Kate Jackson and Sara Wallis from the Daily Mirror branded Des "jug-eared" and a "lovable bank manager". Claudia Pattison from mobile network operator Orange described Des as a "jug-eared Mr Nice" and stated he was one half of the serial's most popular couples. The Sydney Morning Herald's Michael Idato called Des and Daphne Neighbours first supercouple. Mary Fletcher from Inside Soap commented that Des and Daphne's troubled romance was "one of Neighbours' best storylines."

To celebrate Neighbours 25th anniversary, a writer for British satellite broadcasting company Sky included Des in their feature on the twenty-five characters who they believed were the most memorable in the series' history. Describing him they state: "Say Des, think Daphne.
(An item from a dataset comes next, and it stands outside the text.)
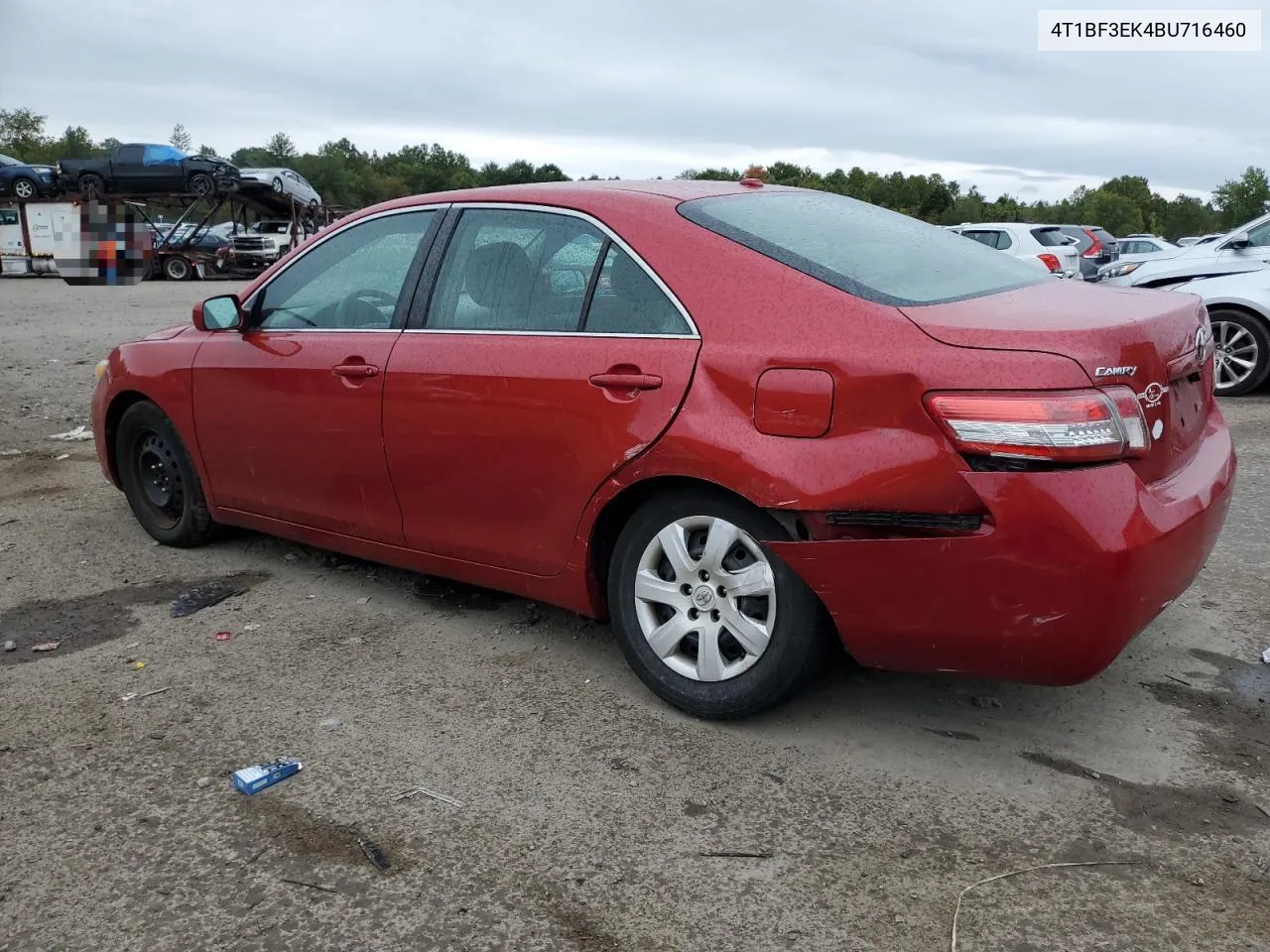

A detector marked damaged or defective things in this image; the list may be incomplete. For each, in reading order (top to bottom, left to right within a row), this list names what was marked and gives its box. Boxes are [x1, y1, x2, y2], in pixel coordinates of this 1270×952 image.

rear bumper damage [770, 416, 1238, 682]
You can't be a happy couple in a soap for long, and the Clarkes were no different, as Daphne was mowed down by a car in 1988. You also can't be single in a soap for long, either, so it was only a matter of time before Des saw Jane, the ex-girlfriend of his adoptive son Mike 'Guy "out of Memento" Pearce' Young. He left for a new life with a fellow widow, but misery continued to haunt him even off screen: his son Jamie briefly appeared in 2003, with Des apparently having suffered depression and putting his son into care."

In March 2015, an Inside Soap columnist chose Des's return as one of their "5 of the best from Tuesday night's soaps!", commenting "There's a real blast from the past in Neighbours tonight, as Des Clarke arrives back in town. It's been 25 years since he was last on our screens, so you may not recognise him nowadays." A Herald Sun reporter included Des and Daphne's wedding and Des's 2015 return in their "Neighbours' 30 most memorable moments" feature.